Cross-border BNPL to gain more traction. ZoodPay is a leader in this area in Central Asia and Middle East, while Klarna also offers cross-border BNPL solutions in its markets. We think there is strong scope for this segment to grow as global cross-border business-to-consumer e-commerce is expected to grow strongly, at c30% CAGR in 2020-27, according to Zion Market Research.

Offline BNPL has huge scope. E-commerce penetration is low in some markets, but this needn’t be an insurmountable hurdle for BNPL firms. Offline/in-store BNPL is likely to be a key focus area for the sector.

Payments-BNPL partnerships to continue. We have seen a few high-profile acquisitions and partnerships between global payments giants and BNPL companies, such as like Square-Afterpay, Paypal-Paidy and Stripe-Klarna. We think payments companies and BNPL firms are a natural fit as they cater to the same group of merchants and consumers. We expect this trend to continue.
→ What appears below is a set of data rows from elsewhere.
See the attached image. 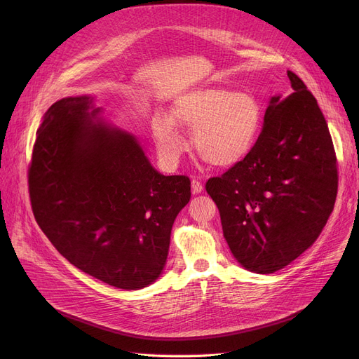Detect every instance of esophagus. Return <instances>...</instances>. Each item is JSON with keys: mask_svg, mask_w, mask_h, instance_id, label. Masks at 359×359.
Segmentation results:
<instances>
[{"mask_svg": "<svg viewBox=\"0 0 359 359\" xmlns=\"http://www.w3.org/2000/svg\"><path fill=\"white\" fill-rule=\"evenodd\" d=\"M203 191V184H202V182H199L198 179H192V192L194 194H201Z\"/></svg>", "mask_w": 359, "mask_h": 359, "instance_id": "esophagus-1", "label": "esophagus"}]
</instances>
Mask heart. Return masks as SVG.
Instances as JSON below:
<instances>
[{"mask_svg": "<svg viewBox=\"0 0 359 359\" xmlns=\"http://www.w3.org/2000/svg\"><path fill=\"white\" fill-rule=\"evenodd\" d=\"M263 107L252 93L227 87H198L175 100L170 116L156 115L151 125L161 160L173 164L184 149L179 129L194 132L198 156L212 167L229 168L246 158L256 145Z\"/></svg>", "mask_w": 359, "mask_h": 359, "instance_id": "b5f03b06", "label": "heart"}]
</instances>
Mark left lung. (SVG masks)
Listing matches in <instances>:
<instances>
[{
    "mask_svg": "<svg viewBox=\"0 0 359 359\" xmlns=\"http://www.w3.org/2000/svg\"><path fill=\"white\" fill-rule=\"evenodd\" d=\"M291 93L275 94L252 153L206 182L222 233L240 265L273 273L325 229L337 194L336 154L317 100L288 71Z\"/></svg>",
    "mask_w": 359,
    "mask_h": 359,
    "instance_id": "8db88e82",
    "label": "left lung"
}]
</instances>
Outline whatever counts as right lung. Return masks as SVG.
I'll list each match as a JSON object with an SVG mask.
<instances>
[{
    "mask_svg": "<svg viewBox=\"0 0 359 359\" xmlns=\"http://www.w3.org/2000/svg\"><path fill=\"white\" fill-rule=\"evenodd\" d=\"M93 96L55 102L33 147L34 218L71 265L121 290H141L164 271L170 234L191 199V180L164 176Z\"/></svg>",
    "mask_w": 359,
    "mask_h": 359,
    "instance_id": "add662e5",
    "label": "right lung"
}]
</instances>
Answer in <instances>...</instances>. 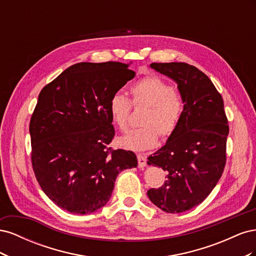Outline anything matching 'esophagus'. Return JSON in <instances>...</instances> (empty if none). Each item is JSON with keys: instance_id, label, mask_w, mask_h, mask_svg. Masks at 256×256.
<instances>
[{"instance_id": "esophagus-1", "label": "esophagus", "mask_w": 256, "mask_h": 256, "mask_svg": "<svg viewBox=\"0 0 256 256\" xmlns=\"http://www.w3.org/2000/svg\"><path fill=\"white\" fill-rule=\"evenodd\" d=\"M138 168H144L146 166V157L144 154H138Z\"/></svg>"}]
</instances>
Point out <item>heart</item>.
Wrapping results in <instances>:
<instances>
[{
	"instance_id": "b5f03b06",
	"label": "heart",
	"mask_w": 256,
	"mask_h": 256,
	"mask_svg": "<svg viewBox=\"0 0 256 256\" xmlns=\"http://www.w3.org/2000/svg\"><path fill=\"white\" fill-rule=\"evenodd\" d=\"M134 106H146L143 127L131 130L120 138L122 146L134 152H145L156 147L160 134L168 138L174 134L184 114V99L180 92L170 88L157 76H147L131 85ZM131 102L122 92H114L109 102L111 120L120 131H127Z\"/></svg>"
}]
</instances>
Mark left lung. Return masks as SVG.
I'll return each instance as SVG.
<instances>
[{"instance_id": "8db88e82", "label": "left lung", "mask_w": 256, "mask_h": 256, "mask_svg": "<svg viewBox=\"0 0 256 256\" xmlns=\"http://www.w3.org/2000/svg\"><path fill=\"white\" fill-rule=\"evenodd\" d=\"M150 67L176 82L184 109L166 145L148 157L147 164L166 171L168 180L147 196L161 210L180 214L202 203L219 182L226 159L228 118L219 92L196 67L176 62Z\"/></svg>"}]
</instances>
More IPOs in the BNPL sector. Affirm and Splitit listed in 2021, and Klarna is also planning to list. In emerging markets, Kredivo has announced a plan to list via a SPAC merger. And there could be more announcements in 2022 as companies achieve scale and look for big-ticket fund-raising options.

More BNPL unicorns could emerge. Currently, there are only two unicorns in the pure-play BNPL sector in emerging markets: Akulaku (Indonesia) and Atome (Singapore). But we think more could emerge, particularly in large and tech-savvy markets, such as India. 

Risks associated with the BNPL boom

BNPL provides significant convenience for consumers, but we see four key risks associated with the business model:

Excessive debt burdens. BNPL could trigger spending behaviour that is more aggressive than with credit cards. This could lead to unsustainable levels of debt for consumers.

Consumers may not fully understand the product. BNPL, in many cases, is free for users if they pay their debts on time, but there are repercussions for late payments that consumers might not fully understand.

BNPL is even riskier in emerging markets. Income levels are low, data availability is weak and wilful defaults can be high as some consumers might not care about protecting their credit histories.

Regulatory environment could become stricter. Excessive use of BNPL could increase systemic credit risk, so we think regulators might step in to implement stricter risk management rules, including credit limits, capital requirements and prudent loan provisioning.